What you should do :: Please turn the entries, from their first line through the line containing "448L418 473L440 486H462L481", into a numbered list, skipping any blank lines.
-- begin --
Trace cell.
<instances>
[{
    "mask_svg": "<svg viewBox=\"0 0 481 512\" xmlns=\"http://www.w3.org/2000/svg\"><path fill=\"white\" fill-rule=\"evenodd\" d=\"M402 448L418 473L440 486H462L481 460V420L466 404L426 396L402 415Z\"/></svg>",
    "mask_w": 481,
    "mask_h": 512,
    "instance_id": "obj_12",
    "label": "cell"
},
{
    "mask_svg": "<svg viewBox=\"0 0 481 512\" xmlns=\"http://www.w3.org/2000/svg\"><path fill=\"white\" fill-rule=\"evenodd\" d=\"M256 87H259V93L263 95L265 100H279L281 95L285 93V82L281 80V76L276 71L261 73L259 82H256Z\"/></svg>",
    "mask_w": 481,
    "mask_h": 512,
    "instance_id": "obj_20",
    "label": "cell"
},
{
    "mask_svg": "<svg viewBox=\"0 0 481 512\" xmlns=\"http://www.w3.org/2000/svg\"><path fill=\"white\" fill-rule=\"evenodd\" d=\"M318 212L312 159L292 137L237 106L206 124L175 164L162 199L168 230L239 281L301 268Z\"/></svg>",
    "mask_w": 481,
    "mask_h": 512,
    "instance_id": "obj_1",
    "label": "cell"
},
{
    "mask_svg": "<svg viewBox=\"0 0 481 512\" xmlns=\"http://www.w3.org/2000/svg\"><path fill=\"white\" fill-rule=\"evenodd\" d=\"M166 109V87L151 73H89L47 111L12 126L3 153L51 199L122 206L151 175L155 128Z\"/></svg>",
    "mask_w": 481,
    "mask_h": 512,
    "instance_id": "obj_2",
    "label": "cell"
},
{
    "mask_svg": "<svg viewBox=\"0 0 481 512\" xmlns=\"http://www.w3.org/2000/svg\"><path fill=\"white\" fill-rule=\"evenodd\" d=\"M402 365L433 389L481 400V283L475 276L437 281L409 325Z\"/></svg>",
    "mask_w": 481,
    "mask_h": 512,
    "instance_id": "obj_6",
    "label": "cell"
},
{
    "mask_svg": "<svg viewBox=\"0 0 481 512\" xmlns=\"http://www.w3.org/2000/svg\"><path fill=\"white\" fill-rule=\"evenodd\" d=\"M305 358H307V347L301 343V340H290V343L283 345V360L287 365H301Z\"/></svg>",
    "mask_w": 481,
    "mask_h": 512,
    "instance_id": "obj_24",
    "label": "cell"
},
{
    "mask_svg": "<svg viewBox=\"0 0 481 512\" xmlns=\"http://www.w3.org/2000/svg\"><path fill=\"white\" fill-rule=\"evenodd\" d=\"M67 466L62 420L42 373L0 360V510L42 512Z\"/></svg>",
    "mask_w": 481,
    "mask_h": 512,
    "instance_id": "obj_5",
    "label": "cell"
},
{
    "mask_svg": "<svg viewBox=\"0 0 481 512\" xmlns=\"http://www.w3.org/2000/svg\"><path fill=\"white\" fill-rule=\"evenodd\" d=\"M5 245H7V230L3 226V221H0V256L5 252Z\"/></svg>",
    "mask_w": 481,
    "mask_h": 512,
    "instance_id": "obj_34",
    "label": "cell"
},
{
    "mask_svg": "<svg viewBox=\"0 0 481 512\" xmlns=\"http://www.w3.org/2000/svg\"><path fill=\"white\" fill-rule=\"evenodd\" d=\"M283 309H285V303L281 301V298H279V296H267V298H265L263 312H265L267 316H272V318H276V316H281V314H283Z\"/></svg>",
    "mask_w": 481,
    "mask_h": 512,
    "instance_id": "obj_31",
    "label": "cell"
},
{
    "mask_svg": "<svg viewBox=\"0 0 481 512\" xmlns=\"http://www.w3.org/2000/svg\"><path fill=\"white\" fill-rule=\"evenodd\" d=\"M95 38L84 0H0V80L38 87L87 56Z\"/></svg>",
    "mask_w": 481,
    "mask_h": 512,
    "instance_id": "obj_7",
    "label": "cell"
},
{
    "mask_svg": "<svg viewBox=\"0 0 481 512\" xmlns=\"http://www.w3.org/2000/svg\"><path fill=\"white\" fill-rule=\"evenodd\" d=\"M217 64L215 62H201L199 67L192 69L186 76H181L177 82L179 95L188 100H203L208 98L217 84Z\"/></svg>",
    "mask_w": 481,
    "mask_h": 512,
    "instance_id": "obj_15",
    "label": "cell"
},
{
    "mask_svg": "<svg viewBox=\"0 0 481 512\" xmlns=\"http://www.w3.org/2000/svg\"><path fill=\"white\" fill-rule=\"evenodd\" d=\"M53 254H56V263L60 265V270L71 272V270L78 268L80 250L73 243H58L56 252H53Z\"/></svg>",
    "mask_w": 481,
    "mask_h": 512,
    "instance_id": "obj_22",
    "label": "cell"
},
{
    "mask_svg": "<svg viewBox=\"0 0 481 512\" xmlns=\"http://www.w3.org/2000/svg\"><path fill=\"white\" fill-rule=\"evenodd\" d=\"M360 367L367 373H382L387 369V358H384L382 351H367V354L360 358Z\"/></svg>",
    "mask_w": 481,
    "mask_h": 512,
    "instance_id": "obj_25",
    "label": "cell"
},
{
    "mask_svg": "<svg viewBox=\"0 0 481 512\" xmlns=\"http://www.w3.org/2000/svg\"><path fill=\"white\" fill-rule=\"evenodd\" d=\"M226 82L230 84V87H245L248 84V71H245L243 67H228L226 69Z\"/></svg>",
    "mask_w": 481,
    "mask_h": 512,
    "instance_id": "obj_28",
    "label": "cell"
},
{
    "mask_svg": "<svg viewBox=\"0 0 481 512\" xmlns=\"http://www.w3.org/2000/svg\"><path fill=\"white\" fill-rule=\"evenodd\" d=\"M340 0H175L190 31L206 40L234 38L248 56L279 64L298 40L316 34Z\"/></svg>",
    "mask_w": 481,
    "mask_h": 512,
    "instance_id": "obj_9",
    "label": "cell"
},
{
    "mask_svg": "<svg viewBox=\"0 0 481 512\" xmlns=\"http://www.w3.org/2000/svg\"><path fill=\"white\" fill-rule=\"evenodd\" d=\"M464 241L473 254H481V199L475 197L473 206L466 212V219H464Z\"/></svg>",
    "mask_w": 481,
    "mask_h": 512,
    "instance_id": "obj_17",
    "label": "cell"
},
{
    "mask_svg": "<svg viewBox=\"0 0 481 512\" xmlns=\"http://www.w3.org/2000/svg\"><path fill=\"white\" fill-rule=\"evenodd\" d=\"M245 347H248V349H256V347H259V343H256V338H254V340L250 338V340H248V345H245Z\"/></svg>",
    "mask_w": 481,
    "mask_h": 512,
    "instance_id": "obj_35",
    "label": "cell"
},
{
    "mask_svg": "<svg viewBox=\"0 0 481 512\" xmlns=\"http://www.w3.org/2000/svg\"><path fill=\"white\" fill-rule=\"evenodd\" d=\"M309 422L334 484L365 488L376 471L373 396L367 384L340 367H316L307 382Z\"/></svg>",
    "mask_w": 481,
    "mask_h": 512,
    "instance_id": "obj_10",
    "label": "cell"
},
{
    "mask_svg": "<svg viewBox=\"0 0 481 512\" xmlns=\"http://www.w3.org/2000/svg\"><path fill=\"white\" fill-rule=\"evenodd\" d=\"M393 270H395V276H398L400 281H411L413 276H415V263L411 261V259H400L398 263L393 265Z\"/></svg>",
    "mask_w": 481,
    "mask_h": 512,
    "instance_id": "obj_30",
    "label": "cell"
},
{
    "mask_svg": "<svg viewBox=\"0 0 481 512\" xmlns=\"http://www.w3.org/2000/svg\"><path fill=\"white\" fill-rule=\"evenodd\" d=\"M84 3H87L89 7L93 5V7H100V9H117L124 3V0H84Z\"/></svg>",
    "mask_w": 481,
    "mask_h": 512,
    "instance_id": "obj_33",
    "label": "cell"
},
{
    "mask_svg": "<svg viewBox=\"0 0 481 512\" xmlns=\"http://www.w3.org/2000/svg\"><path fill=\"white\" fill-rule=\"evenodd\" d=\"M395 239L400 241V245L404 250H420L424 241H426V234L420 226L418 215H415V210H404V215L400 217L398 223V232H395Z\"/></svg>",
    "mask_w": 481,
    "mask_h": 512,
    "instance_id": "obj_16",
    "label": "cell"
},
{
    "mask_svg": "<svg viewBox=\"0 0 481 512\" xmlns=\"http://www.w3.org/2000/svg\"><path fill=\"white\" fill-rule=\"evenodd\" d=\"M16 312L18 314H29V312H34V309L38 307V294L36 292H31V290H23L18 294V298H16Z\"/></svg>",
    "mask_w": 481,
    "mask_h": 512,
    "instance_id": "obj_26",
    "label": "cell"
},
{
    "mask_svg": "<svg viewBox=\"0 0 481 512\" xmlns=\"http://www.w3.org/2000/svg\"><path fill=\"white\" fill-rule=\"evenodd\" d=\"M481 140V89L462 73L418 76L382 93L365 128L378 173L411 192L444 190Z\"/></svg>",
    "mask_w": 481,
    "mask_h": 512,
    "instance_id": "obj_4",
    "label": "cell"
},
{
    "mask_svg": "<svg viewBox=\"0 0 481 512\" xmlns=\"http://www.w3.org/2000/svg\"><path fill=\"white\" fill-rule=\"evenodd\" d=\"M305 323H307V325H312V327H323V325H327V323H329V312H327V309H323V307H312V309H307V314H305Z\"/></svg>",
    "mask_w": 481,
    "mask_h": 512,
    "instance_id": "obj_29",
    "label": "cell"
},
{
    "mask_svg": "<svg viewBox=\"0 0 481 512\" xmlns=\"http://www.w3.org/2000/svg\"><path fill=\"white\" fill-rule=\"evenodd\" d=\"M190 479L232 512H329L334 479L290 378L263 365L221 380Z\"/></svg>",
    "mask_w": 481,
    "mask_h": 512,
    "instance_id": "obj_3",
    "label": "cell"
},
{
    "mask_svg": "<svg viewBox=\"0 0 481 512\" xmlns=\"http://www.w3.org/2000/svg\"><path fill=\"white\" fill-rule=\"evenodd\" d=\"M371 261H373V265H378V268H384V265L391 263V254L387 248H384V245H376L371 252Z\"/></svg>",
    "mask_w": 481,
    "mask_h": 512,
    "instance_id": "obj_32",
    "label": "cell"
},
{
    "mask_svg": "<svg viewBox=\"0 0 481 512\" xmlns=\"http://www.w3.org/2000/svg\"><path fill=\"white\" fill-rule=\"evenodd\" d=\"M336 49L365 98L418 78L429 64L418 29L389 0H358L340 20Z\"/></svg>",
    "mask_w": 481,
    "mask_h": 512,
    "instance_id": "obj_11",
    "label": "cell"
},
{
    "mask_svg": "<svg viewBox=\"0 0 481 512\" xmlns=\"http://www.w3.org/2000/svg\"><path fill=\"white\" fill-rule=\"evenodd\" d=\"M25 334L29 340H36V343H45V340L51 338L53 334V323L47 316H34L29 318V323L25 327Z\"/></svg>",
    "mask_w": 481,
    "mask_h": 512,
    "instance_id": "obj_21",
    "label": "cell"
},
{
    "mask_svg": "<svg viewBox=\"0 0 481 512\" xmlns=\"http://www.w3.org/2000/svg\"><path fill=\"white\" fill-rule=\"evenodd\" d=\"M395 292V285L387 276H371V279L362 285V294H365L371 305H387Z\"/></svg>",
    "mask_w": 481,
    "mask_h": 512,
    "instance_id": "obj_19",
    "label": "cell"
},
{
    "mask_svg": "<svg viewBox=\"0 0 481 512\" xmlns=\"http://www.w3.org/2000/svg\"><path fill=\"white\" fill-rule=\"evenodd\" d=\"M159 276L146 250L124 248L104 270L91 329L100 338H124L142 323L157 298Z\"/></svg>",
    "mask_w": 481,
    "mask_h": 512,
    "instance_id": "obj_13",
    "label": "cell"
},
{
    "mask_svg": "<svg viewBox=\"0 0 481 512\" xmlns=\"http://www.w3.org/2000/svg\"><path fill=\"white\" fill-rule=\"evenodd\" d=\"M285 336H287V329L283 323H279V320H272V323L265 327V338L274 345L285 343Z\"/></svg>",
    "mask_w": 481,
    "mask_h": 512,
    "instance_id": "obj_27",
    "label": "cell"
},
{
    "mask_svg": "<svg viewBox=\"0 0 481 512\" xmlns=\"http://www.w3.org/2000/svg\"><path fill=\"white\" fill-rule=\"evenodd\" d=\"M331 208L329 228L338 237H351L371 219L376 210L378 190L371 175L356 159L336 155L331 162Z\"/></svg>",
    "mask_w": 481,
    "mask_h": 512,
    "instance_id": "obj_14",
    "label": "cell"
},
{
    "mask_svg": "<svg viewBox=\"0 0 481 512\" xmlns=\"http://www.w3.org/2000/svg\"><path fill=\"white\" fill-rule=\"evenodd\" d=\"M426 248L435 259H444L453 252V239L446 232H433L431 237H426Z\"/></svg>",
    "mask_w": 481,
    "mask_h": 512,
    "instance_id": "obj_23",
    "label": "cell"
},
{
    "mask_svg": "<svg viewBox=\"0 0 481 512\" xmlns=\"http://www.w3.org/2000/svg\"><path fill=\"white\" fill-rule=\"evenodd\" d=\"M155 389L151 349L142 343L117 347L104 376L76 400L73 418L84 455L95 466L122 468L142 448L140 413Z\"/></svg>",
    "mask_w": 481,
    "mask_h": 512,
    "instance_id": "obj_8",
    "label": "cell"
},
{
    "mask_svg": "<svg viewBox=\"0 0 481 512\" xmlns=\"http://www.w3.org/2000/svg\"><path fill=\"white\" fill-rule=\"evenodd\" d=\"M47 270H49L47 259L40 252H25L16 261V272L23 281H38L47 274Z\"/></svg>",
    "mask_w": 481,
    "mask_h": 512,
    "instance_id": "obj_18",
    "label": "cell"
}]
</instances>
-- end --
Exercise answer ::
1. Trace cell.
2. <instances>
3. [{
4.     "mask_svg": "<svg viewBox=\"0 0 481 512\" xmlns=\"http://www.w3.org/2000/svg\"><path fill=\"white\" fill-rule=\"evenodd\" d=\"M402 448L418 473L440 486H462L481 460V420L466 404L426 396L402 415Z\"/></svg>",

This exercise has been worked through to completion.